L.-D. Yuan et al., Phys. Rev. B (2020); adapted by APS/Alan Stonebraker
Figure 1: Crystal and magnetic structure of MnF2 showing two electron trajectories (green arrows). As MnF2 is a collinear antiferromagnet, the spin directions (thick red arrows) of the Mn atoms (blue spheres) share a common axis. Electrons traveling along the crystal axis interact equally with spin-up and spin-down Mn atoms. Electrons traveling at an angle to the crystal axis interact more with spin-up Mn atoms than with spin-down ones. Energy degeneracy is therefore lifted between bands of opposite spins along specific momentum directions.
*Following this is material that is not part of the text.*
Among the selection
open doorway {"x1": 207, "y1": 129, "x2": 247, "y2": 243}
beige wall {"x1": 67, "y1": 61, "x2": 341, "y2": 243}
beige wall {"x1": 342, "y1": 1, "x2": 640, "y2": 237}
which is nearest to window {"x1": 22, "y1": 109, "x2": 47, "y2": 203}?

Great soccer players know how to impart spin to the ball so that it swerves past the goalkeeper. In an analogous way, researchers can play with the interconnected spin and momentum of a material’s electrons to engineer new physical effects [1]. In the simplest ferromagnets, for example, spins aligned along or against the material’s magnetic moment lie in different energy bands. This band “splitting” promotes the spin polarization of flowing electrons—an effect that lies at the core of spintronics. In certain nonmagnetic materials, on the other hand, electrons passing through at a specific angle are spin polarized in one direction preferentially, producing a spin-splitting effect despite the absence of magnetism. A vast literature has attributed the origin of this momentum-dependent spin orientation to spin-orbit coupling (SOC), a relativistic effect connecting the spin and orbital degrees of freedom at the atomic scale [2]. Lin-Ding Yuan and colleagues now show that a similar effect can be obtained in the absence of SOC, by taking advantage of a material’s antiferromagnetic order instead [3]. Other groups have proposed this idea [4]. But the new work from Yuan and co-workers is based on an analysis of magnetic space groups, which paves the way to the identification of a new class of materials with spin-polarizing properties.

In crystals with SOC, electrons’ spins align along the spin-orbit-induced magnetic field, and their orientations therefore depend on the direction of their linear momentum. This dependence, or “spin texture,” produces exotic phenomena such as the spin Hall effect—the creation of a pure spin current transverse to the direction of the injected current flow [5]. If the crystal structure also lacks inversion symmetry, flowing electrons can create a transient magnetization whose orientation depends on the direction of injection [2]. However, generating a sufficiently large SOC to create a spin texture requires heavy elements, and materials incorporating these elements are often fragile and sometimes toxic. Generating spin textures without relying on SOC is a big deal for spintronics because it eliminates the need to deal with such “complicated” materials.

A first clue to how this can be done was offered about sixty years ago by Soloman Pekar and Emmanuel Rashba [6]. They suggested that a spatially inhomogeneous magnet could host spin-flip excitations driven by an external electric field. These flips occur because, in inhomogeneous fields, electrons’ spins are intertwined with their position in the lattice, producing a spin texture in momentum space. Driving an electron from one point in the magnet to another would therefore compel its spin to flip. Building on this idea, Yuan and colleagues suggest that localized magnetic fields in an antiferromagnet could do a similar job.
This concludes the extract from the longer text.